Bulu Mata Purbalingga Menyihir Dunia

Proses Pembuatan Bulu Mata di Salah Satu Pabrik di Kabupaten Purbalingga.

Oleh: Sri Rejeki & Gregorius Magnus Finesso

KOMPAS.com - Tak ada yang menyangkal lentik bulu mata bintang pop dunia seperti Madonna dan Katy Perry telah menyihir dunia. Begitu juga mata Olga Lydia dan gadis-gadis Cherrybelle. Kelentikan itu diproduksi di kota kecil Purbalingga, Jawa Tengah.

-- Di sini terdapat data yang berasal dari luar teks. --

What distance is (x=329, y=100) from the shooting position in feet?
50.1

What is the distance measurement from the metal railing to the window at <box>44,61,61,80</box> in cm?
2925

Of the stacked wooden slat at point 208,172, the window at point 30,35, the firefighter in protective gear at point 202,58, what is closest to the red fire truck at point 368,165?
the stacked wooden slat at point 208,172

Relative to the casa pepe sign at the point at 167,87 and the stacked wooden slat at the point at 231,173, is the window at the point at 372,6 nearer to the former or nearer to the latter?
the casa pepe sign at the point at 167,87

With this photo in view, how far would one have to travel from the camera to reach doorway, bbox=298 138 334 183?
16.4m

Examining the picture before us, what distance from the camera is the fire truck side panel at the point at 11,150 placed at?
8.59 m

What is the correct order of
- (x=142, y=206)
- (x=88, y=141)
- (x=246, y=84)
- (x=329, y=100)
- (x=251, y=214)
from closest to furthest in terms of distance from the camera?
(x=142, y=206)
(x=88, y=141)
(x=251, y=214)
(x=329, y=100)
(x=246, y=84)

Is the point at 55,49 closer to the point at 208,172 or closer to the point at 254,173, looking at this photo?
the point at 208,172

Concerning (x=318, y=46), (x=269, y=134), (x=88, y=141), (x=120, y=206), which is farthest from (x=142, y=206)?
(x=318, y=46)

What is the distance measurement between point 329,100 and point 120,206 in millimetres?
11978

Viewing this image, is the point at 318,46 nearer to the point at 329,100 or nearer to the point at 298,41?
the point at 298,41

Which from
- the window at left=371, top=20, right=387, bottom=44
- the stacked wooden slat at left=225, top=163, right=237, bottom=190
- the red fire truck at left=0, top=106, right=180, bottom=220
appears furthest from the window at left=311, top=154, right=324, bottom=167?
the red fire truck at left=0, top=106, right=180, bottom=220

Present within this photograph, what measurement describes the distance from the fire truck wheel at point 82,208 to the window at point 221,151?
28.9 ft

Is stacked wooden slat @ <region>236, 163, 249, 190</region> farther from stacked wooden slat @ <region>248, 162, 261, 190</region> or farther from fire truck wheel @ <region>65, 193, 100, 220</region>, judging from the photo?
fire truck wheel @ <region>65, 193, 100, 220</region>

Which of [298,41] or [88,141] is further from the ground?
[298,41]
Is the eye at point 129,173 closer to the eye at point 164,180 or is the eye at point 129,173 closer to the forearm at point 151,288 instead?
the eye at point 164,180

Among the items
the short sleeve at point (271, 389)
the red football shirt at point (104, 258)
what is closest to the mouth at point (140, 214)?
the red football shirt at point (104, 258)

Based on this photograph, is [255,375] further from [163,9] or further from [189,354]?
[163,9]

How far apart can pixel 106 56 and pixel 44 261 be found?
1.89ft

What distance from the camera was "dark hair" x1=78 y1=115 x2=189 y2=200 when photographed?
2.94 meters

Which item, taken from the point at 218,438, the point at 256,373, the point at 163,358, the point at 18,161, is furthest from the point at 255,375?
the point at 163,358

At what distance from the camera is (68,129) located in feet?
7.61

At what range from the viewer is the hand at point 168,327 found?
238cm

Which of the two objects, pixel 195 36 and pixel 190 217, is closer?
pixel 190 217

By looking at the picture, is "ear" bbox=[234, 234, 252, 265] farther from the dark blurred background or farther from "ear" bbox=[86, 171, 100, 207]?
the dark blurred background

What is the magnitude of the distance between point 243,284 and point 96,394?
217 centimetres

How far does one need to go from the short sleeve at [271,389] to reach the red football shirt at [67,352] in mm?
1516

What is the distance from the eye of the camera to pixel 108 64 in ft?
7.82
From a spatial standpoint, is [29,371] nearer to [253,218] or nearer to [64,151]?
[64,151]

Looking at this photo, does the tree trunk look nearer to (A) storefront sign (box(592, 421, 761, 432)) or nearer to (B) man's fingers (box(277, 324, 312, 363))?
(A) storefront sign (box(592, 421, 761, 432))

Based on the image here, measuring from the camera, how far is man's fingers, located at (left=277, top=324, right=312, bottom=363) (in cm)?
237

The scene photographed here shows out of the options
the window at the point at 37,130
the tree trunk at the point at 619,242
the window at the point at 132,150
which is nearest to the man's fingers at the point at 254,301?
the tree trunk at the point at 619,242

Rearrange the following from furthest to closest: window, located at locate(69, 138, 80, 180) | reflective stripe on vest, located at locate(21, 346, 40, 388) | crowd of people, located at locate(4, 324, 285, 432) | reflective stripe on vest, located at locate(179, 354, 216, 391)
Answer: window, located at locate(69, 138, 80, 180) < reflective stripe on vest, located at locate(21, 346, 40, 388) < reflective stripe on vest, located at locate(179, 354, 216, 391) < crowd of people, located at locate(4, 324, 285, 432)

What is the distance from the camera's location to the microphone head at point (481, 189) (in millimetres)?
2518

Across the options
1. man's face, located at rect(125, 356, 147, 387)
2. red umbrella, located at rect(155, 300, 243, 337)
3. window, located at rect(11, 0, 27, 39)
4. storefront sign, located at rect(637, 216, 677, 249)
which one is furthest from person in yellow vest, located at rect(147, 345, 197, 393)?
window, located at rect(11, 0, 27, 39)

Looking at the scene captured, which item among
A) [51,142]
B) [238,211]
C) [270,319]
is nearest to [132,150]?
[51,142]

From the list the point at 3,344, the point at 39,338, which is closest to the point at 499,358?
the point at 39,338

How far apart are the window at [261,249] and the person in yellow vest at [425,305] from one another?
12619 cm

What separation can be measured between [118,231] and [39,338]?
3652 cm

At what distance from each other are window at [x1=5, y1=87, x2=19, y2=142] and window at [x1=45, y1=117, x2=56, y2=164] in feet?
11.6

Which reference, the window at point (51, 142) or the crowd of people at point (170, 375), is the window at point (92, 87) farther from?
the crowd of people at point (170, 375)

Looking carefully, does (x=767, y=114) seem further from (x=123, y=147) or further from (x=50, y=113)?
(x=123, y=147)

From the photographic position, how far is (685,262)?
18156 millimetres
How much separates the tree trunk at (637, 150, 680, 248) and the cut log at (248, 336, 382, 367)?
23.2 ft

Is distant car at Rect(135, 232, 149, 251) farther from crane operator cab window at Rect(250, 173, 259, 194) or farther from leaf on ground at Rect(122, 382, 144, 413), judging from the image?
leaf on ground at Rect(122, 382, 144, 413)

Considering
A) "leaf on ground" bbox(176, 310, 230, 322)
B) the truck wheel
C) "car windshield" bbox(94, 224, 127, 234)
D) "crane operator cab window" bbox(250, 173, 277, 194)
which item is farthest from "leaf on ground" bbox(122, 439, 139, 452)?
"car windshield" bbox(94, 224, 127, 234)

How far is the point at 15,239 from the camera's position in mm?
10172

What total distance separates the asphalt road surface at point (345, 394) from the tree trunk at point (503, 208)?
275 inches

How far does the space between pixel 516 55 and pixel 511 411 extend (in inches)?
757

Bulu mata palsu, bagi presenter Olga Lydia, merupakan elemen penting penampilan. Tanpa bulu mata palsu, dia merasa ada sesuatu yang kurang. Olga mengenal bulu mata palsu sejak terjun ke dunia model. Bagi dia, bulu mata palsu membantu meminimalkan kekurangannya. ”Bulu mata saya, kan, kurang banyak, jadi harus dibantu dengan menggunakan bulu mata palsu,” ujarnya.

Meski begitu, tidak mudah menemukan bulu mata palsu yang sesuai dengan keinginannya. Beberapa syarat bulu mata yang pas bagi Olga adalah ringan, nyaman dipakai, dan dapat digunakan dalam setiap kesempatan, baik siang maupun malam.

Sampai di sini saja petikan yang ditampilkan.